Another candidate for reparameterization is the Dirichlet distribution with all \(K\) shape parameters equal. Zyczkowski and Sommers (2001) shows that if \(\theta_i\) is equal to the sum of \(\beta\) independent squared standard normal variates and \(\rho_i = \frac{\theta_i}{\sum \theta_i}\), then the \(K\)-vector \(\rho\) is distributed Dirichlet with all shape parameters equal to \(\frac{\beta}{2}\). In particular, if \(\beta = 2\), then \(\rho\) is uniformly distributed on the unit simplex. Thus, we can make \(\rho\) be a transformed parameter to reduce dependence, as in:

data {
  int<lower=1> beta;
  ...
parameters {
  vector[beta] z[K];
  ...
transformed parameters {
  simplex[K] rho;
  for (k in 1:K)
    rho[k] = dot_self(z[k]); // sum-of-squares
  rho = rho / sum(rho);
}
model {
  for (k in 1:K)
    z[k] ~ std_normal();
  // implies: rho ~ dirichlet(0.5 * beta * ones)
  ...

References

Betancourt, Michael, and Mark Girolami. 2013. “Hamiltonian Monte Carlo for Hierarchical Models.” arXiv 1312.0906. http://arxiv.org/abs/1312.0906.

Neal, Radford M. 2003. “Slice Sampling.” Annals of Statistics 31 (3): 705–67.
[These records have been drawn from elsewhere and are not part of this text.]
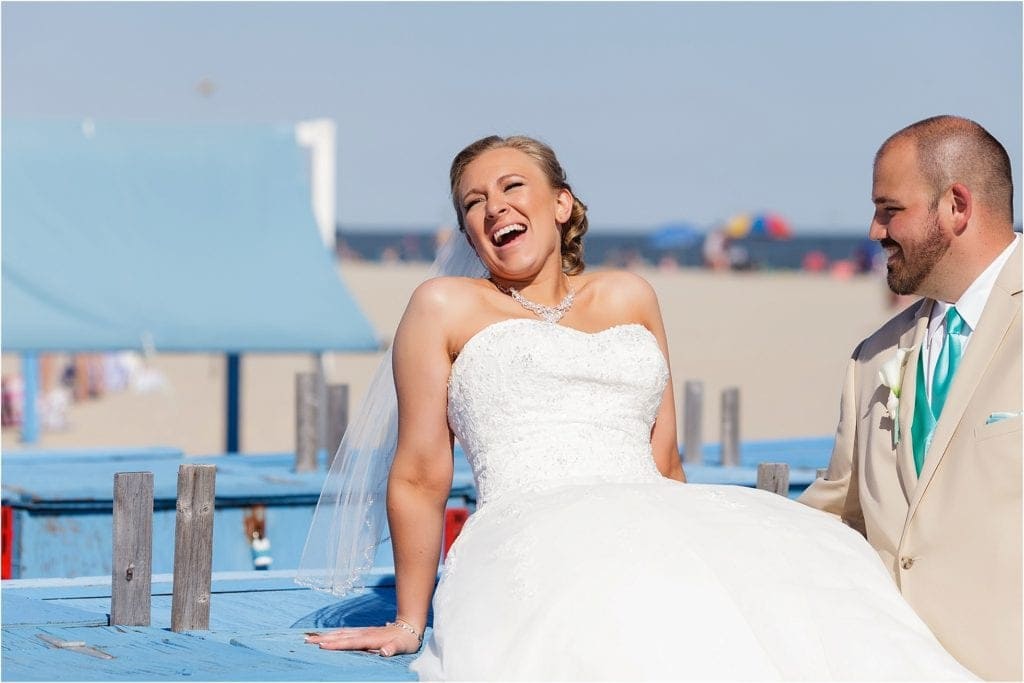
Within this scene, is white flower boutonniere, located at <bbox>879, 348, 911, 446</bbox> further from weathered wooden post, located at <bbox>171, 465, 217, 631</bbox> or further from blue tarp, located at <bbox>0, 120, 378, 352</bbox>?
blue tarp, located at <bbox>0, 120, 378, 352</bbox>

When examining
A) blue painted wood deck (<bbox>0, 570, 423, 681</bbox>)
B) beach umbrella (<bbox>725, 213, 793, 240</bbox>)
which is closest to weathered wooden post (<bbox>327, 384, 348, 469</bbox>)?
→ blue painted wood deck (<bbox>0, 570, 423, 681</bbox>)

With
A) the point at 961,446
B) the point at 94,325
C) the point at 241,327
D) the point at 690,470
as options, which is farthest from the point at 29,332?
the point at 961,446

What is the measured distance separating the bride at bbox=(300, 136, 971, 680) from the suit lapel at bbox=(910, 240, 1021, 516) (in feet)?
1.02

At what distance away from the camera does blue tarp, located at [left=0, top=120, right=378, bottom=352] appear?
12.5 metres

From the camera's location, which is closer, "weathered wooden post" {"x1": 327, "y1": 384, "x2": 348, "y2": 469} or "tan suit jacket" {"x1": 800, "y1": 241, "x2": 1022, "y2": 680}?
"tan suit jacket" {"x1": 800, "y1": 241, "x2": 1022, "y2": 680}

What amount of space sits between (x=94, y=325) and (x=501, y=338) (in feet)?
27.3

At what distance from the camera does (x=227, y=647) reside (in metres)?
4.80

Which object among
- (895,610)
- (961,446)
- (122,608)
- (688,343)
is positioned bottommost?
(688,343)

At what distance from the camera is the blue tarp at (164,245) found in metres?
12.5

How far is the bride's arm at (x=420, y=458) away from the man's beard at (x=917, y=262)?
1.36 metres

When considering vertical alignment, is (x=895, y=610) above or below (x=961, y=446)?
below

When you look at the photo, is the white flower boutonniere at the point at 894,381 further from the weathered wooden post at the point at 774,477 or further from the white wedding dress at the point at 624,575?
the weathered wooden post at the point at 774,477

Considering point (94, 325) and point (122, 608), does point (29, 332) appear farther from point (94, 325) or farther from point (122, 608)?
point (122, 608)

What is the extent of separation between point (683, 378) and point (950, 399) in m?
20.3
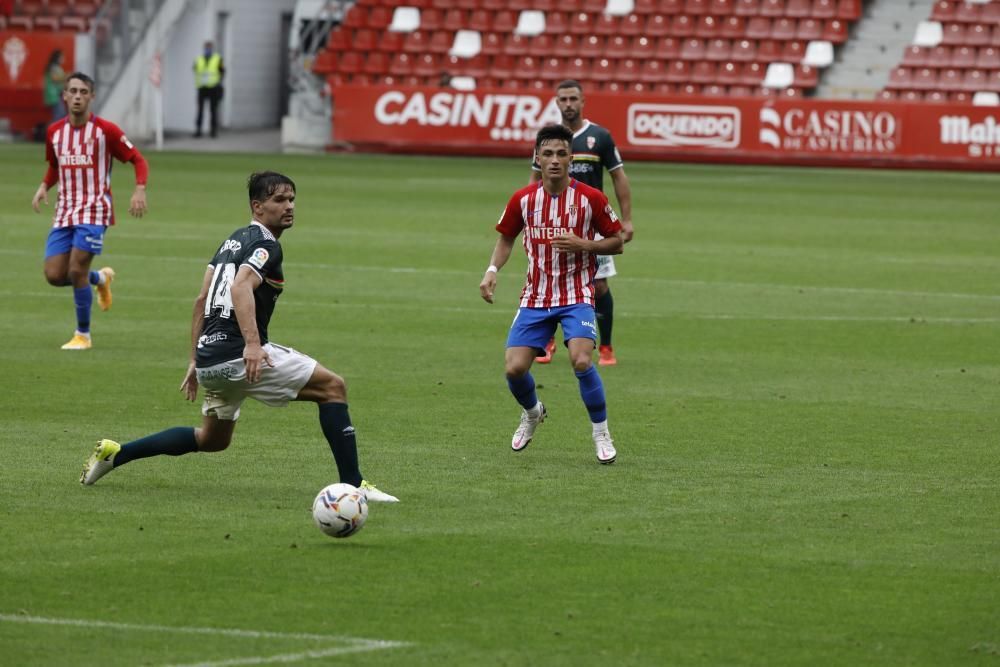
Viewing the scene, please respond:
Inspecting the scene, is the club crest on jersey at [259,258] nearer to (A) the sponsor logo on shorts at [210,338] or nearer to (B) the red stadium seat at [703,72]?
(A) the sponsor logo on shorts at [210,338]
Papaspiliopoulos, Omiros, Gareth O. Roberts, and Martin Sköld. 2007. “A General Framework for the Parametrization of Hierarchical Models.” Statistical Science 22 (1): 59–73.

Zyczkowski, K., and H. J. Sommers. 2001. “Induced Measures in the Space of Mixed Quantum States.” Journal of Physics A: Mathematical and General 34 (35): 7111.